## Boston Housing Assignment

In this assignment you'll be using linear regression to estimate the cost of house in boston, using a well known dataset.

Goals:
+  Measure the performance of the model I created using $R^{2}$ and MSE
> Learn how to use sklearn.metrics.r2_score and sklearn.metrics.mean_squared_error
+  Implement a new model using L2 regularization
> Use sklearn.linear_model.Ridge or sklearn.linear_model.Lasso 
+  Get the best model you can by optimizing the regularization parameter.   

In [109]:
from sklearn import datasets
import pandas as pd
from sklearn.preprocessing import StandardScaler
from sklearn.cross_validation import train_test_split
from sklearn.metrics import mean_squared_error
from sklearn.metrics import r2_score
from sklearn.linear_model import LinearRegression

In [110]:
bean = datasets.load_boston()
print (bean.DESCR)

Boston House Prices dataset

Notes
------
Data Set Characteristics:  

    :Number of Instances: 506 

    :Number of Attributes: 13 numeric/categorical predictive
    
    :Median Value (attribute 14) is usually the target

    :Attribute Information (in order):
        - CRIM     per capita crime rate by town
        - ZN       proportion of residential land zoned for lots over 25,000 sq.ft.
        - INDUS    proportion of non-retail business acres per town
        - CHAS     Charles River dummy variable (= 1 if tract bounds river; 0 otherwise)
        - NOX      nitric oxides concentration (parts per 10 million)
        - RM       average number of rooms per dwelling
        - AGE      proportion of owner-occupied units built prior to 1940
        - DIS      weighted distances to five Boston employment centres
        - RAD      index of accessibility to radial highways
        - TAX      full-value property-tax rate per $10,000
        - PTRATIO  pupil-teacher ratio by town
      

In [111]:
def load_boston():
    scaler = StandardScaler()
    boston = datasets.load_boston()
    X=boston.data
    y=boston.target
    X = scaler.fit_transform(X)
    return train_test_split(X,y)

In [112]:
X_train, X_test, y_train, y_test = load_boston()

In [113]:
X_train.shape

(379, 13)

### Fitting a Linear Regression

It's as easy as instantiating a new regression object (line 1) and giving your regression object your training data
(line 2) by calling .fit(independent variables, dependent variable)



In [114]:

clf = LinearRegression()
clf.fit(X_train, y_train)

LinearRegression(copy_X=True, fit_intercept=True, n_jobs=1, normalize=False)

### Making a Prediction
X_test is our holdout set of data.  We know the answer (y_test) but the computer does not.   

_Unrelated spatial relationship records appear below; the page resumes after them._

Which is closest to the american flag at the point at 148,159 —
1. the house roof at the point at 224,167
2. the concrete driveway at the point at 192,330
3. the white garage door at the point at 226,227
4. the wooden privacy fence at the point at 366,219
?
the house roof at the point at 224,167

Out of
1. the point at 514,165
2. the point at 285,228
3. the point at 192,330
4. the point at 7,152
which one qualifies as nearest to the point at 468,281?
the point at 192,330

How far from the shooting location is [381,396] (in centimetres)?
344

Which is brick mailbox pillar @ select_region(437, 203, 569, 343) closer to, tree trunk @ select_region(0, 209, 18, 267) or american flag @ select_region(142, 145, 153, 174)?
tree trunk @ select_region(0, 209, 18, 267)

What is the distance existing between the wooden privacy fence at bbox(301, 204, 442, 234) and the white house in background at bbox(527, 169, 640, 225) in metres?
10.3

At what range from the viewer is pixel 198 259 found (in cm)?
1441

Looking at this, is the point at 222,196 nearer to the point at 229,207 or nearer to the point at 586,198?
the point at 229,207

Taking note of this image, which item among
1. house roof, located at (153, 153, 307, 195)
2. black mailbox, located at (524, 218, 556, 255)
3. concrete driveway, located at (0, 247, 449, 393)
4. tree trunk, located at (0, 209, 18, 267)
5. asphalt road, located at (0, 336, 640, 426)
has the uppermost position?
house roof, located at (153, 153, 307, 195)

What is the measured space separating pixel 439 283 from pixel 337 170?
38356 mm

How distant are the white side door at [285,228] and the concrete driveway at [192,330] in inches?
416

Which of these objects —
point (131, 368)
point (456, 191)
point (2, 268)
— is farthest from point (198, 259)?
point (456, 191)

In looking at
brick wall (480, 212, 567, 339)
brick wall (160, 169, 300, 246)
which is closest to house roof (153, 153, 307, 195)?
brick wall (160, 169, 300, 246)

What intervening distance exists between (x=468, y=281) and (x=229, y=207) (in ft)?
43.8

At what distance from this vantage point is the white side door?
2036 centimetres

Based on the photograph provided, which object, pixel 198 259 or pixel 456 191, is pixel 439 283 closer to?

Using the command below, I create a tuple for each observation, where I'm combining the real value (y_test) with
the value our regressor predicts (clf.predict(X_test))

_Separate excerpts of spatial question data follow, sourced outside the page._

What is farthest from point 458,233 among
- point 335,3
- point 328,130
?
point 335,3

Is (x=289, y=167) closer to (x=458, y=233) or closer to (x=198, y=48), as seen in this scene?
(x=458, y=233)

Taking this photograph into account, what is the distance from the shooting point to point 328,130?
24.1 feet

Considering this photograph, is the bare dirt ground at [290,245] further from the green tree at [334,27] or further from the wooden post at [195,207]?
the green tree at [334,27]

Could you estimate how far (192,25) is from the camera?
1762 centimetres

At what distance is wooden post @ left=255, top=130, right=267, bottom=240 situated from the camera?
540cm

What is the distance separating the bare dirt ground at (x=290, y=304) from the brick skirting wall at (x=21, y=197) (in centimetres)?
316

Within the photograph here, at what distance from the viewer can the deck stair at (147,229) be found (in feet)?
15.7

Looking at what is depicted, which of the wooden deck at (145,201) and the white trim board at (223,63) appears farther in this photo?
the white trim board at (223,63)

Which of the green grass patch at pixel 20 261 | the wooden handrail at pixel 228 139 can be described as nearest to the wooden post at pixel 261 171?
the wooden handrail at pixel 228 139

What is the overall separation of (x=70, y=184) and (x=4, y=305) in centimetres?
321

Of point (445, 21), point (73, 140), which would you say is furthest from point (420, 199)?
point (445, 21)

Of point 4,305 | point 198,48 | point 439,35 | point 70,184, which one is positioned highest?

Use a similiar format to get your r2 and mse metrics working.  Using the [scikit learn api](http://scikit-learn.org/stable/modules/model_evaluation.html) if you need help!

In [115]:
zip (y_test, clf.predict(X_test))

<generator object zip at 0x114ebc3b8>

In [116]:
print ((y_test, clf.predict(X_test)))

(array([ 15.2,  12.6,  23.3,  16.8,  10.8,  31.2,  17.5,  21.5,  14.9,
        16.6,  18.9,  22.5,  24.5,  24. ,  45.4,  50. ,  19.6,  14.9,
        27.5,   8.4,  23.3,  22. ,  32.2,  16.4,  41.3,  20.3,   6.3,
        23.4,  20.4,  17.5,  21.9,  26.5,  25.1,  22.7,  16.7,  30.5,
        29.6,  36.2,  11.9,  21.4,  22.6,  20.6,  13. ,  33.2,  10.2,
         9.7,  11.8,  13.4,   8.3,  18.2,  13.8,  14.8,  23. ,  21.1,
        23.2,  21.2,   7.2,  18.5,  22.2,  10.2,  21.2,  22.2,   8.1,
        24.7,  20. ,  13.3,   8.5,  21.2,  18.4,  28.2,  19.8,  14.4,
        14.9,  22.8,   8.8,  19.4,  28.6,  25. ,  22.9,  20.5,  33.1,
        32.5,   9.6,  28.5,  31.5,  20.8,  23.1,  16.5,  26.6,  29.8,
        27.5,  19.6,  32. ,  21.4,  23.1,  19.8,  32. ,  10.9,  16.2,
        42.3,  23.3,  13.8,  50. ,  18.8,  15. ,  13.5,  33.1,  29.8,
        24.5,  10.5,  20.2,  18.4,  13.9,  21.7,  21. ,  14.6,  16.5,
        34.7,  23.8,  19.2,   8.7,  19.1,   7.5,  20.4,  33.2,  25. ,  22. ]), array([ 10

In [117]:
r2_score(y_test, (clf.predict(X_test)))

0.64296210216632077

In [118]:
y_true = [y_test]
y_pred = [(clf.predict(X_test))]
mean_squared_error(y_true, y_pred)

25.72755146434708

In [173]:
mse_value = mean_squared_error(y_test, clf.predict(X_test))

In [174]:
import math

In [175]:
math.sqrt(mse_value)

5.07217714591999

In [176]:
from sklearn.linear_model import Ridge
import numpy as np
n_samples, n_features = 506, 13
np.random.seed(0)
y = np.random.randn(n_samples)
X = np.random.randn(n_samples, n_features)
clf = Ridge(alpha=1)
clf.fit(X, y)

Ridge(alpha=1, copy_X=True, fit_intercept=True, max_iter=None,
   normalize=False, random_state=None, solver='auto', tol=0.001)

In [177]:
from sklearn import linear_model
clf = linear_model.Ridge ()
clf.fit(X_train, y_train)

Ridge(alpha=1.0, copy_X=True, fit_intercept=True, max_iter=None,
   normalize=False, random_state=None, solver='auto', tol=0.001)

In [178]:
clf.coef_

array([-1.0157296 ,  0.96221042,  0.0874656 ,  1.01507958, -1.77899531,
        3.58430445, -0.36307468, -3.06144946,  2.84412289, -2.03767158,
       -1.86910312,  0.85758612, -3.33046526])

In [179]:
clf.intercept_

22.540338544707261

In [180]:
clf = linear_model.Ridge (alpha = 1)
clf.fit(X_train, y_train)

Ridge(alpha=1, copy_X=True, fit_intercept=True, max_iter=None,
   normalize=False, random_state=None, solver='auto', tol=0.001)

In [181]:
r2_score(y_test, (clf.predict(X_test)))

0.64371101435245759

In [183]:
mean_squared_error(y_test, clf.predict(X_test))

25.673586109610177

In [184]:
clf = linear_model.Ridge (alpha = .05)
clf.fit(X_train, y_train)

Ridge(alpha=0.05, copy_X=True, fit_intercept=True, max_iter=None,
   normalize=False, random_state=None, solver='auto', tol=0.001)

In [185]:
r2_score(y_test, (clf.predict(X_test)))

0.64300159339768836

In [186]:
mean_squared_error(y_test, clf.predict(X_test))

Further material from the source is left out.